Monday, February 4, 2013

Bhatura (Puffed Yogurt Bread)

My friend Vicky Mahtani made these bhaturas for us a few years ago, and it was heavenly. She taught me her mothers recipe years ago. Through the years as I kept making these Bhaturas (or Vicky’s Bhatura’s as we call them at home) the recipe has changed. 

Bhaturas are usually made with potato (instead of the yogurt used below) and with baking powder and soda (instead of the yeast used in this recipe). However, these changes give it a fluffy and soft texture that is hard to resist! Serve with Chana Masala and you will be in heaven!

Prep time: 10 minutes (plus one hour for the dough to rise)
Cook time: 1–2 minutes per Bhatura
Makes 16 

2 cups all-purpose flour, plus extra for dusting

1 teaspoon salt

2 tablespoon vegetable oil

1 1/2 teaspoons active dry yeast

3 tablespoons warm water

1 cup plain yogurt
Vegetable oil, for frying

  1. In a large mixing bowl mix flour, salt and 1 tablespoon oil with your hands, until it resembles the texture bread crumbs.
  2. In a small bowl stir yeast and water until completely dissolved.
  3. Make a well in the center of the flour mixture and add the yogurt and yeast mixture. Knead into the flour until the dough collects into a sticky mass. Add little water if needed to still combine the dough.
  4. Coat your hands with a tablespoon of oil and knead the dough until shiny and not too sticky, for about 10 minutes.
  5. Tightly cover the bowl with shrink wrap and let it rest for an hour or more in a cool dark place (I put it in an unheated oven).
  6. When the dough has risen or doubled in volume, punch down the dough, knead gently and divide into 16 equal portions.
  7. Preheat oil in a deep frying pan and roll each ball into 6-inch circles.
  8. When the oil is hot, gently slip each disc into the oil. Press the Bhatura with a slotted spoon a few times to help it puff up. Turn in 10 seconds and let it cook for another 5 seconds. Remove using a slotted spoon and drain excess oil on a paper towel.

Deep Frying Tips: Choose a deep, very heavy bottomed skillet to fry with. Add oil to the cold pan, leaving a headspace, or space at the top of the pan, of at least two inches.
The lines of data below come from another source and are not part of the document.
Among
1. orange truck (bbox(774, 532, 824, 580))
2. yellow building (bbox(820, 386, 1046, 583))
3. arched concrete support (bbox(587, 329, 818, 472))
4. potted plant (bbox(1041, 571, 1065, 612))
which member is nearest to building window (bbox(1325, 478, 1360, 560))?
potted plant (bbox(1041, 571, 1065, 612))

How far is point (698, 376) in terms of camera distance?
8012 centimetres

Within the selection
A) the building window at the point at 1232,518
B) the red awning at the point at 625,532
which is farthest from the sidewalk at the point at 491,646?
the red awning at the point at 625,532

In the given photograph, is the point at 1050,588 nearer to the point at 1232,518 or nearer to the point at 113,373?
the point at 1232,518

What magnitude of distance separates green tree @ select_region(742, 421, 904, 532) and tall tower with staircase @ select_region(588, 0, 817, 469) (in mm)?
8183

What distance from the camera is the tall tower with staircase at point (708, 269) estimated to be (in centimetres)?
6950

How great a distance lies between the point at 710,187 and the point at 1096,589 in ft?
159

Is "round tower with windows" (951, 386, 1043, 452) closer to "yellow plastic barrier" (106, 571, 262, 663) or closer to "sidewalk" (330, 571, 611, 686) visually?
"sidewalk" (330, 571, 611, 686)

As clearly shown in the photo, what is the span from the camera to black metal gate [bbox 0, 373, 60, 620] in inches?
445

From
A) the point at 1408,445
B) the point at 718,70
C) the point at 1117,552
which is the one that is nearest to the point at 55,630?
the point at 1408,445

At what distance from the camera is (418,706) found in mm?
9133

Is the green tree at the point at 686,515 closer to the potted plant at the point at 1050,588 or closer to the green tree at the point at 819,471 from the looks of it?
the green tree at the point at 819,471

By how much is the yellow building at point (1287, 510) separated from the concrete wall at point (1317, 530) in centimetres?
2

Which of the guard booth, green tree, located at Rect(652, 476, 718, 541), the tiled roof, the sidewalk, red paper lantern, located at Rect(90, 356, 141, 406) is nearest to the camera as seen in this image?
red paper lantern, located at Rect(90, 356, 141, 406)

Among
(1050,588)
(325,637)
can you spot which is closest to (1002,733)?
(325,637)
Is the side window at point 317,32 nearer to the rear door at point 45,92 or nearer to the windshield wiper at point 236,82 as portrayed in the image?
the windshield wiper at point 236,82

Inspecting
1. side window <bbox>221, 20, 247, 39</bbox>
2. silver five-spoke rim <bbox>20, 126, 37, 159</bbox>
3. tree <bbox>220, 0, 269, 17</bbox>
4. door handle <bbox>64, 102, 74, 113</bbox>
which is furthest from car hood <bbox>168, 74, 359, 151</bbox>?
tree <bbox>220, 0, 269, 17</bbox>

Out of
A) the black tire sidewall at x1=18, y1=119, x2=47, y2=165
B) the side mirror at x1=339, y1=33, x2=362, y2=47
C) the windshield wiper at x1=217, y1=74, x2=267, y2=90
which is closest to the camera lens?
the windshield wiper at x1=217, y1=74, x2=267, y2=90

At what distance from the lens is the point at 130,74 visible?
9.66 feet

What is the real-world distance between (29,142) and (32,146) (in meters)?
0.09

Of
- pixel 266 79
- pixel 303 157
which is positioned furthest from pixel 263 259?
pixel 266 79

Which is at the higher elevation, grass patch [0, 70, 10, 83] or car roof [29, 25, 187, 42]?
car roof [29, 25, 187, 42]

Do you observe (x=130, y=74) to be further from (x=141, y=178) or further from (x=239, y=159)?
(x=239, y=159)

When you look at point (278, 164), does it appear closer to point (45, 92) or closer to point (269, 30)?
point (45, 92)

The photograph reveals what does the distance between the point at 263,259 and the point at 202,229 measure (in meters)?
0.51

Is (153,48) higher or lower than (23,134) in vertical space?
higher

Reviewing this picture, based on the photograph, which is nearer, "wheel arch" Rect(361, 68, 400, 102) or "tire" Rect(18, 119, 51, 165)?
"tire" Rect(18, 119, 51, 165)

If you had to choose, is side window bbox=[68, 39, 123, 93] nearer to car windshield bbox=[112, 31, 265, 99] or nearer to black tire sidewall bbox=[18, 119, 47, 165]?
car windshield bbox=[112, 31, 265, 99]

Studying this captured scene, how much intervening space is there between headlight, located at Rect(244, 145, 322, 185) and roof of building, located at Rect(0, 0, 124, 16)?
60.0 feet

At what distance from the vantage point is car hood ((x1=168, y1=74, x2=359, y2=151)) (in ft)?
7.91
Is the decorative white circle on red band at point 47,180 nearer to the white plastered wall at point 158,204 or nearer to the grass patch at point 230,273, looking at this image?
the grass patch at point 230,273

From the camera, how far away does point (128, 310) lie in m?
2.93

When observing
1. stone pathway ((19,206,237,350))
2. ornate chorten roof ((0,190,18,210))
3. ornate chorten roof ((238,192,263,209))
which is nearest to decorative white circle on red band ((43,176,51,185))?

This allows a safety margin when the oil bubbles up as the food is added.
Make sure the food you are going to fry is dry. Letting it sit on paper towels, or coating it in flour or bread crumbs is a good way to ensure this.
The oil is ready when a piece of bread dropped into the oil rises to the top and browns in 60 seconds.
Do not over crowd the pan! This will drop the temperature of the oil.
Do not reuse the cooking oil. Let the oil cool completely and then discard.